How I Knew Esti Weinstein Wasn’t Missing

When I saw that a woman, a mother of 7, was missing for a few days, I raised an eyebrow and was kind of worried. I knew they’d find her in the end, and I knew she wouldn’t be alive when they found her.

I also was about 90% sure that she’d committed suicide.

How?

Simple. People go missing in Israel for three main reasons:

  1. Terror attack – in which case we usually know that there was a terrorist involved and that they were kidnapped. Here, the article made no mention of hitchhiking, terror, or anything related. Also, there wasn’t a terror attack near her when she disappeared.
  2. Kidnapping – this usually happens when the person is a minor and was kidnapped by a psycho family member. Sometimes it’s a psycho friend, but that’s even rarer than the family member. She wasn’t a minor, so this wasn’t a kidnapping.
  3. Suicide- someone, usually an adult, disappears mysteriously, after a longstanding estrangement or after a history of mental illness (LGBT counts as mental illness, too).
  4. (Really, 3a.) Once in a while someone gets lost while on a hike, after refusing to take a cell phone, not taking a hat, and not bringing enough water. Or maybe he walked into a dangerous area. I’m never sure if these people should be awarded Darwin awards for their stupidity, or if they wanted to commit suicide in a less obvious fashion.

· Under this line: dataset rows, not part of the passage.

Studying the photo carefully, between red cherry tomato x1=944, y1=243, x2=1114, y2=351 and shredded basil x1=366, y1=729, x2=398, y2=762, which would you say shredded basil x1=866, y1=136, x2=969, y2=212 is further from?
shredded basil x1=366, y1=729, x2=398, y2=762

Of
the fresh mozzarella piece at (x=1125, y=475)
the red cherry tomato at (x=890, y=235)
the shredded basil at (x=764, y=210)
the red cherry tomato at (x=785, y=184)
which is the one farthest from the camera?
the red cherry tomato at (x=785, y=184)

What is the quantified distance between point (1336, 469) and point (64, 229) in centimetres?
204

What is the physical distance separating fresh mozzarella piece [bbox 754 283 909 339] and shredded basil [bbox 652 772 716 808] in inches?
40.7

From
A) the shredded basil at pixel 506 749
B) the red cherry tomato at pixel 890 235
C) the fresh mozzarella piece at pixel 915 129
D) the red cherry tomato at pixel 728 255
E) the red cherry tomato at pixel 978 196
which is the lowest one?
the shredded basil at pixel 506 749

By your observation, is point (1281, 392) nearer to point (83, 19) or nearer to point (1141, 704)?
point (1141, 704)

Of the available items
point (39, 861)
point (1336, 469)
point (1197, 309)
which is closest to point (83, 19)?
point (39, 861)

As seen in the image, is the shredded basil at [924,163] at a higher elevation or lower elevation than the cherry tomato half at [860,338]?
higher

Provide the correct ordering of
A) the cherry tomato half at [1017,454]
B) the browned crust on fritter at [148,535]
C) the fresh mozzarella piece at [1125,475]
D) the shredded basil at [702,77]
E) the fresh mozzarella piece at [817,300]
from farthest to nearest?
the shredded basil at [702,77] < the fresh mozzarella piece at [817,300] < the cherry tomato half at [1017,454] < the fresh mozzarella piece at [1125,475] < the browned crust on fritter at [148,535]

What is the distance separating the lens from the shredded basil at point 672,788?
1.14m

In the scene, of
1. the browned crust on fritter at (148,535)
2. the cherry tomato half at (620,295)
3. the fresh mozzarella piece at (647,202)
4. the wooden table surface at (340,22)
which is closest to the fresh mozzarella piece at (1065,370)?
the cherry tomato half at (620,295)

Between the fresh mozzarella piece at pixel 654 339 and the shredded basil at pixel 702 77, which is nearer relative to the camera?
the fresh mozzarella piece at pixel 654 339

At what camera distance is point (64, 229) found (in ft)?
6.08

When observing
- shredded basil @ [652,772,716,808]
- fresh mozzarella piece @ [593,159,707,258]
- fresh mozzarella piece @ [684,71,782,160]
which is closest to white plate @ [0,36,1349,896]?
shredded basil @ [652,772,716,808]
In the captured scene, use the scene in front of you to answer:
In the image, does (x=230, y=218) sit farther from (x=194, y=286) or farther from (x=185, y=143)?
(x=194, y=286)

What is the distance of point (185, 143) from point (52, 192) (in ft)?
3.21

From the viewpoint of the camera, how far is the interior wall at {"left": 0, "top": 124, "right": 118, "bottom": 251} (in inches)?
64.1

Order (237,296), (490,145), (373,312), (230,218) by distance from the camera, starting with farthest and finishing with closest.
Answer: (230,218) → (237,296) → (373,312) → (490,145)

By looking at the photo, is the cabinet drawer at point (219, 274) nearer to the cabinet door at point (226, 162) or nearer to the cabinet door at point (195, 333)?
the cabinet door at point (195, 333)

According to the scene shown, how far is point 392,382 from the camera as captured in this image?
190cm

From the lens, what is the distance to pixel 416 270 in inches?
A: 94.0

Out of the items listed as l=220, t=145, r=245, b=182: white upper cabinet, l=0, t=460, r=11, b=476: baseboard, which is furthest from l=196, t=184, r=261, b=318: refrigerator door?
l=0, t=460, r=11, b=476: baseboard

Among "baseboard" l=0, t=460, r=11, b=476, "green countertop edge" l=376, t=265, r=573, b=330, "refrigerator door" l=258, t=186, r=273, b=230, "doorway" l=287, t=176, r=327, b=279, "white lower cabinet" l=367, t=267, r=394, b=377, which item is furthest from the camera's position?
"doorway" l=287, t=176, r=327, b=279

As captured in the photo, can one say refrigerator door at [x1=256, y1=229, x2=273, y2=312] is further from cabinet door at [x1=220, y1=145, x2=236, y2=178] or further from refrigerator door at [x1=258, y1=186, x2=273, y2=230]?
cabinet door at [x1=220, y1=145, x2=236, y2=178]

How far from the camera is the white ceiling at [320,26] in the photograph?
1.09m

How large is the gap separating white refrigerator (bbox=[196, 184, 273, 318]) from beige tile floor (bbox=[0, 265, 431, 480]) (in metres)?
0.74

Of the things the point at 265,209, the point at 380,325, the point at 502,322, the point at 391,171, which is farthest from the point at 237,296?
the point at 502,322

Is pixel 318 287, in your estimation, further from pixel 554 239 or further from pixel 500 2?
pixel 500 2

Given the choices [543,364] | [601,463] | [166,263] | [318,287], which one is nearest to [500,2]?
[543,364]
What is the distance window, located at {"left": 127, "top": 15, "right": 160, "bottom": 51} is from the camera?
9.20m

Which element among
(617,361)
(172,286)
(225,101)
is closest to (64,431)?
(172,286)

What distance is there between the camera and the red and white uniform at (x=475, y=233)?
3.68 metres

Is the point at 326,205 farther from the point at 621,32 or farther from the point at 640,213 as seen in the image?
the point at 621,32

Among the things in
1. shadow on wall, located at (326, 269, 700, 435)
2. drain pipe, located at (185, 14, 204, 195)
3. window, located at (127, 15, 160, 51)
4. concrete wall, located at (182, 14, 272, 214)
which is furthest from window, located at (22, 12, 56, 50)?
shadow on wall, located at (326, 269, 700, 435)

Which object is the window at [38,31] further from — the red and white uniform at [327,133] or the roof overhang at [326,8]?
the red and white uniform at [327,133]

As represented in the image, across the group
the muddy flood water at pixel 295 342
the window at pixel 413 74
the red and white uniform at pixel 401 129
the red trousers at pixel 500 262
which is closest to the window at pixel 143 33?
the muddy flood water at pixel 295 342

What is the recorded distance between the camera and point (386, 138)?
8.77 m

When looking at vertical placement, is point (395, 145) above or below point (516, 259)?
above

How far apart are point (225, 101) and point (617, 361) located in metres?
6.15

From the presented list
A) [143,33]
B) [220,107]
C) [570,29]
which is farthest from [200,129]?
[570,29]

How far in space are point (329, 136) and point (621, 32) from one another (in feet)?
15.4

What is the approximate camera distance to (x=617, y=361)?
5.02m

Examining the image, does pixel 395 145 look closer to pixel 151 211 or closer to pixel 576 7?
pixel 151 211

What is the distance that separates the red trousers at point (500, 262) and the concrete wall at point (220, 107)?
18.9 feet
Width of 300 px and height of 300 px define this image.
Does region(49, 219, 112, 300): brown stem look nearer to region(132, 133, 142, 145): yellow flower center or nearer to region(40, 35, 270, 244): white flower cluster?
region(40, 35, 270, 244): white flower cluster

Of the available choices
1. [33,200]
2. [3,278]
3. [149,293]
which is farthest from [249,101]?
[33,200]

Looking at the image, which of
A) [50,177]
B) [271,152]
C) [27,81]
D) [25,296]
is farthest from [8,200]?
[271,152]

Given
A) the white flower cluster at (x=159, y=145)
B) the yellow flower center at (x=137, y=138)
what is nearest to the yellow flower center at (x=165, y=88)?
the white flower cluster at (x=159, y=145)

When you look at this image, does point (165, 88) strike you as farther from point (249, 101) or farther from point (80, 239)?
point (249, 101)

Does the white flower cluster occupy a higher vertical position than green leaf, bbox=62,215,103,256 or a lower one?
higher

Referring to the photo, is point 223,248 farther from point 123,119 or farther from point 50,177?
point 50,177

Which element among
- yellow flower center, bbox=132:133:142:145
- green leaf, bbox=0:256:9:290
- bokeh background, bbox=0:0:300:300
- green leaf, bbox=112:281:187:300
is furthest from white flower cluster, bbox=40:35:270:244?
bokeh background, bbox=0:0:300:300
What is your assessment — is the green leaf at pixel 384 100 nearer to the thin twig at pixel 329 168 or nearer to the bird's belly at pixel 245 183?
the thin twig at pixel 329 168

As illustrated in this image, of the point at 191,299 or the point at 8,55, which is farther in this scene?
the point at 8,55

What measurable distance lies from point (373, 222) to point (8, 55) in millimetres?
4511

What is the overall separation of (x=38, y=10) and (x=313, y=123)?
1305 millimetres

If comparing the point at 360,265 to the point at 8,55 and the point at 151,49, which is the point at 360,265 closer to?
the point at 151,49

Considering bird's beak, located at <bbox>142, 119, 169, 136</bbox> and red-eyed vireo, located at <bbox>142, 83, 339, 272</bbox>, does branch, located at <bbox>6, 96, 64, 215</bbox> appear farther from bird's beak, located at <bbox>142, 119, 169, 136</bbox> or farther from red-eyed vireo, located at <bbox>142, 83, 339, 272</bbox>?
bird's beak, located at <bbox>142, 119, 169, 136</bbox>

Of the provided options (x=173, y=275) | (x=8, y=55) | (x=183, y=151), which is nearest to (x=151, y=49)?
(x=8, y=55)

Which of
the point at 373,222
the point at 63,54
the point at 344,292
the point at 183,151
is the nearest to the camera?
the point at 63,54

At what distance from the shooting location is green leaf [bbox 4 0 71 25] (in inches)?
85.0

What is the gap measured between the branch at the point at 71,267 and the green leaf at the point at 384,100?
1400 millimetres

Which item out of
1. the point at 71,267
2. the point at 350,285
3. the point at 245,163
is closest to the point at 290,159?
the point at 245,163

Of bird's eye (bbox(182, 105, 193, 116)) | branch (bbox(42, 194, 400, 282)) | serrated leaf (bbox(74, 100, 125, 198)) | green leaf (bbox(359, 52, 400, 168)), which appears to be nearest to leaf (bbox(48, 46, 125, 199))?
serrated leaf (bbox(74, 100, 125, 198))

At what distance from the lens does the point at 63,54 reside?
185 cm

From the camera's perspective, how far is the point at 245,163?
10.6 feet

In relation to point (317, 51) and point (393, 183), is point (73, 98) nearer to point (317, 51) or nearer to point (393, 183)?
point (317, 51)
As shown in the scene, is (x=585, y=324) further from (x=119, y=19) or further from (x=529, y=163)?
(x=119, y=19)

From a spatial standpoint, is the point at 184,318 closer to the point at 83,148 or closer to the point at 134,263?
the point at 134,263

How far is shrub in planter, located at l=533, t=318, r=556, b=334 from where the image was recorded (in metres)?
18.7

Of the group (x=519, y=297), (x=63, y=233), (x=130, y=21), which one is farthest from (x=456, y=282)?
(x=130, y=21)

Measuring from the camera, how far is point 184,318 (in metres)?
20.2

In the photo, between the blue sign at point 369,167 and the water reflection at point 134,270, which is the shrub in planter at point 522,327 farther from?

Since numbers 1 and 2 were obviously *not* the reason this woman (who I later realized was named Esti Weinstein; at first I just looked at her picture without reading – you know, because that’s what good citizens do) disappeared . . . it was clear to me that she’d committed suicide.

Unfortunately, as is the case in most of these kinds of things, I was right.

Let’s leave aside the issue of blame for a minute. It really doesn’t matter if the community is to blame, if her family is to blame, or if she suffered from her own decisions. There’s something that needs to be pointed out here:

This woman had a mental illness. She had a history of suicide attempts. And she was, in three words, a tortured soul.

I don’t know who suffered more – her, or her family. I know that her personal suffering has ended, and I think that is a good thing. She is at peace, finally.

And I don’t think we should be judging anything, or anyone, except ourselves.

Every community shuns those who don’t live up to its standards. EVERY community.

If we don’t want to see any more suicides, we need to learn to identify the warning signs, and how to wrap every member of our communities – even if they break some of the rules – in a blanket of love.

Suicides happen in every community. And anyone who says otherwise is playing Ostrich, and should join Obama Bin Laden, king of Ostrich, in his white cave.